Rewrite the entries from the start through the line containing "853 millimetres", replacing "power line" with "utility cable" and leaving everything else unchanged.

============

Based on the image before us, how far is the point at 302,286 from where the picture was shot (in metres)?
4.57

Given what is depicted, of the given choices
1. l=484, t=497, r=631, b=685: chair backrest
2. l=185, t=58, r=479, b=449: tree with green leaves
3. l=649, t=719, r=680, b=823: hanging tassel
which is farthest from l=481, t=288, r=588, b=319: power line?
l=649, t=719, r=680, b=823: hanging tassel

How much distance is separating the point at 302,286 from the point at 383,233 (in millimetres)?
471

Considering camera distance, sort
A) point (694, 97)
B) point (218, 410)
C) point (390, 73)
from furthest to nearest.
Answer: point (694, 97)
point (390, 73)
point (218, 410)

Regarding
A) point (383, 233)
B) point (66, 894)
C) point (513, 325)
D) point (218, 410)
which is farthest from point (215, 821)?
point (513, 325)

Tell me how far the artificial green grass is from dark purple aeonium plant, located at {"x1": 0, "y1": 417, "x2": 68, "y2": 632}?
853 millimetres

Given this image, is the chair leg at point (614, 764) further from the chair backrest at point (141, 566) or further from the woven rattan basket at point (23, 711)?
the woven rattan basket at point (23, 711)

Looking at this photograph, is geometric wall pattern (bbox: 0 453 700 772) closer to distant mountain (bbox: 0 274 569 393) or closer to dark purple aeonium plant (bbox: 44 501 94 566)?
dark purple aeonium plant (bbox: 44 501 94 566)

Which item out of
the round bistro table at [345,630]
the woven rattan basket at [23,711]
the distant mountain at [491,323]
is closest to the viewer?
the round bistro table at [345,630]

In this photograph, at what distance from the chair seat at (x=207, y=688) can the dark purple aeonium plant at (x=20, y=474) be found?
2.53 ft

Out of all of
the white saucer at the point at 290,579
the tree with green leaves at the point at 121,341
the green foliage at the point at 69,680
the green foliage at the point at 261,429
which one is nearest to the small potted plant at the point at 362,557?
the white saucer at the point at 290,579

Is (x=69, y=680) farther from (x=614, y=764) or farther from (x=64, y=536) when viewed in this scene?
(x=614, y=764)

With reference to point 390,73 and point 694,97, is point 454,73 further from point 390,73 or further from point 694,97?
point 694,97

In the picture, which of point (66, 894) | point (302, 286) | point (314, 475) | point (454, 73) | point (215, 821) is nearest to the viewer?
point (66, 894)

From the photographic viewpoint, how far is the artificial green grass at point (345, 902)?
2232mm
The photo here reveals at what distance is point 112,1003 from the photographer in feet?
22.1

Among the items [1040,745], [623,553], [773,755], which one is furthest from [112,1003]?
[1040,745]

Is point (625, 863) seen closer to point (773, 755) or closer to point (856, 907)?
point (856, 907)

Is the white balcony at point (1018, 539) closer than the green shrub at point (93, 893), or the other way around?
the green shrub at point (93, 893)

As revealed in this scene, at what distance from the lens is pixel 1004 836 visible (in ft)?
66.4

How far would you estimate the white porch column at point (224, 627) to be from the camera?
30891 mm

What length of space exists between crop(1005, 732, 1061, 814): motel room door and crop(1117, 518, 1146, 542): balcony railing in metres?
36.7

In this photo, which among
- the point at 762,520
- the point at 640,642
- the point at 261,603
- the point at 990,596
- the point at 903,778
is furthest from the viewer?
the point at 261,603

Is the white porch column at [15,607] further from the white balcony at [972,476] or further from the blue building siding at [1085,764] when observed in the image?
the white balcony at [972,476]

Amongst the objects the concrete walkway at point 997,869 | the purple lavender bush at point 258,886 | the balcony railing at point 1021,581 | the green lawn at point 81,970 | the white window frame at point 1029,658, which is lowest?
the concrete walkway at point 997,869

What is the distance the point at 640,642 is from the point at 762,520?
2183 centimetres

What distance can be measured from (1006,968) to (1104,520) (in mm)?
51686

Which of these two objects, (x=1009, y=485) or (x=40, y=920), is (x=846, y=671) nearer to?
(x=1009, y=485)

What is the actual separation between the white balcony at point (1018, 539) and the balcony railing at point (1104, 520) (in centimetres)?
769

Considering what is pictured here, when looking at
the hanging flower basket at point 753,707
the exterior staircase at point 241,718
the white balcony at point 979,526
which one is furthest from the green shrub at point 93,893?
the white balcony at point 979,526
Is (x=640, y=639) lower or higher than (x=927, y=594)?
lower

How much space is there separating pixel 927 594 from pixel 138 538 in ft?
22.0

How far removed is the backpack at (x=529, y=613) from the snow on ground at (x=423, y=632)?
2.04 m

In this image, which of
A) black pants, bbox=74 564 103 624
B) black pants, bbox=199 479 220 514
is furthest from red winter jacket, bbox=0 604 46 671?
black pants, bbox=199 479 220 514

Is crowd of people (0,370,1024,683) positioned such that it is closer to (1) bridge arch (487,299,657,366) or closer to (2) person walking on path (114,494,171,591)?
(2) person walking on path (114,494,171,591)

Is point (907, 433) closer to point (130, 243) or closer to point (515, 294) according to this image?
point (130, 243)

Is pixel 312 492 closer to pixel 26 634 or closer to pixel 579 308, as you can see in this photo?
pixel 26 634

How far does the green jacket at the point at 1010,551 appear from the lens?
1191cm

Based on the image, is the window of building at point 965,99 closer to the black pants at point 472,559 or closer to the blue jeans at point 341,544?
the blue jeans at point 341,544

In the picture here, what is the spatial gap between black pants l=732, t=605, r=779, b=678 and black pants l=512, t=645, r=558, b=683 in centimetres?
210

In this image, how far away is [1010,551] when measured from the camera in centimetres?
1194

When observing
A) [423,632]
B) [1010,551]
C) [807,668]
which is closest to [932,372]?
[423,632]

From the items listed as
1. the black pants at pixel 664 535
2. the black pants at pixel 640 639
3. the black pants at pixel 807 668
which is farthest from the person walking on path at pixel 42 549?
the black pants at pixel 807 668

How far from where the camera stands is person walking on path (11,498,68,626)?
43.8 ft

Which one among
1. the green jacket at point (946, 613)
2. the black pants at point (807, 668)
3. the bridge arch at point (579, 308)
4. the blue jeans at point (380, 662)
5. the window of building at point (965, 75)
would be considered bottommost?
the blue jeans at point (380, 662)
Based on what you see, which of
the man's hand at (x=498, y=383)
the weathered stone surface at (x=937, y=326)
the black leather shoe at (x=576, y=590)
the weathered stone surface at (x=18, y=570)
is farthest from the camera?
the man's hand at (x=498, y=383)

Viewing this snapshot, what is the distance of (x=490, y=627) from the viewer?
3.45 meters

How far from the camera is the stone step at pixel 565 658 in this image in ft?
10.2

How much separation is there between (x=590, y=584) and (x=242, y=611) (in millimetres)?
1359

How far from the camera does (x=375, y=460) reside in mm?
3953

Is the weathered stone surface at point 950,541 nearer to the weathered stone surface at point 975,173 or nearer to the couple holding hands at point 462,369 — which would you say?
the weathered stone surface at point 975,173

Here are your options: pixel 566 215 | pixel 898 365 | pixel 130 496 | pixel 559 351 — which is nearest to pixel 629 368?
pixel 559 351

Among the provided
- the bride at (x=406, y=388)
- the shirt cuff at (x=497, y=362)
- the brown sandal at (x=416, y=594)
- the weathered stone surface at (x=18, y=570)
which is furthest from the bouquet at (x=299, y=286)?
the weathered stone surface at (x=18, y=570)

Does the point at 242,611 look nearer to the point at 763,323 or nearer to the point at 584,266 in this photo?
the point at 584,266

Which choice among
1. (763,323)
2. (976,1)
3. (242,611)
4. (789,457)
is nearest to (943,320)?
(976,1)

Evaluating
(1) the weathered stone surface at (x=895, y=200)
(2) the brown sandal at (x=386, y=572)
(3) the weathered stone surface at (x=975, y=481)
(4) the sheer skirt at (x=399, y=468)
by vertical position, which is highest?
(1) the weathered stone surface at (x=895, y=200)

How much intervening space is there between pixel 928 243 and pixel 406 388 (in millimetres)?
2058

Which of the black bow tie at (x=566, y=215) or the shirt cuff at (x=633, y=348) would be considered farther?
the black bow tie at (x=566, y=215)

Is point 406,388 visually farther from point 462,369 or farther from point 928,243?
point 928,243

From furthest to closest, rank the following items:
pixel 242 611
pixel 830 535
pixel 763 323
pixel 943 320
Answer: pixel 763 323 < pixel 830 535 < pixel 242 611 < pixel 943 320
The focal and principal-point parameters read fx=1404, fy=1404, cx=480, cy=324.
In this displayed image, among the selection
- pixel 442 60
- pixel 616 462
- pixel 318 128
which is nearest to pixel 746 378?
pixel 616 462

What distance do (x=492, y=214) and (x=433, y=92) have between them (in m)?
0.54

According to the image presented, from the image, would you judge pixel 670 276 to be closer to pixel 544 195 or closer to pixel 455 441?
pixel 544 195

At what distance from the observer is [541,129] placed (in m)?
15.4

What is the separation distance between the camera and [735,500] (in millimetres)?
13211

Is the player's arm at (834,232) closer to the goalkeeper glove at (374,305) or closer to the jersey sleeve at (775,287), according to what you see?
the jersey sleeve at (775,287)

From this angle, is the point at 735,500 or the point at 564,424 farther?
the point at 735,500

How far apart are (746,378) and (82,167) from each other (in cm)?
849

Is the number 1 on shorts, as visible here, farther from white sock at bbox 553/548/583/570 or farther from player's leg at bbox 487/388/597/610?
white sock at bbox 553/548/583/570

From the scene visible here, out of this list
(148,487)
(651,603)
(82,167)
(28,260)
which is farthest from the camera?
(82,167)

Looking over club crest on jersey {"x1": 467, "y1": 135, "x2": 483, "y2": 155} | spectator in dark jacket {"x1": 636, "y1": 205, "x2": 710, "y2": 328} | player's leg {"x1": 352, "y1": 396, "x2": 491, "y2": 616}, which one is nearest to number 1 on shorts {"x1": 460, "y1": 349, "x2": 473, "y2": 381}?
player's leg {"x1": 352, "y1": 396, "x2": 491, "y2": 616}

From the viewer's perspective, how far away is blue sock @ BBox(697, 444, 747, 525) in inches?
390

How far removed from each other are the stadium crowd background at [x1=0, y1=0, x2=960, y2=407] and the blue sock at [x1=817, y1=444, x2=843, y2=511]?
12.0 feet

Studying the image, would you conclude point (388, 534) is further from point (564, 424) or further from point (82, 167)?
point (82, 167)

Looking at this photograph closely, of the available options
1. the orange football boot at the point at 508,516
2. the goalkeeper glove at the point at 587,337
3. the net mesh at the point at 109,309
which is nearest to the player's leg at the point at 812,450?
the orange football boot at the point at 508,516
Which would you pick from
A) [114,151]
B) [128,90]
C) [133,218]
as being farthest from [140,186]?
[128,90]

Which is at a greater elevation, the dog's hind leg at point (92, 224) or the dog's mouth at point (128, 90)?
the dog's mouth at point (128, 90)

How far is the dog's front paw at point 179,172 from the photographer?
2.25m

============

## SOLUTION FOR THIS EXERCISE
Based on the image before us, how far is the point at 302,286 from where the picture was shot (in metres)?
4.57

Given what is depicted, of the given choices
1. l=484, t=497, r=631, b=685: chair backrest
2. l=185, t=58, r=479, b=449: tree with green leaves
3. l=649, t=719, r=680, b=823: hanging tassel
which is farthest from l=481, t=288, r=588, b=319: utility cable?
l=649, t=719, r=680, b=823: hanging tassel

How much distance is separating the point at 302,286 from the point at 383,233 (in millimetres)?
471

Considering camera distance, sort
A) point (694, 97)
B) point (218, 410)
C) point (390, 73)
from furthest to nearest.
Answer: point (694, 97)
point (390, 73)
point (218, 410)

Regarding
A) point (383, 233)
B) point (66, 894)
C) point (513, 325)
D) point (218, 410)
which is farthest from point (215, 821)?
point (513, 325)

Tell me how far the artificial green grass is from dark purple aeonium plant, located at {"x1": 0, "y1": 417, "x2": 68, "y2": 632}?
853 millimetres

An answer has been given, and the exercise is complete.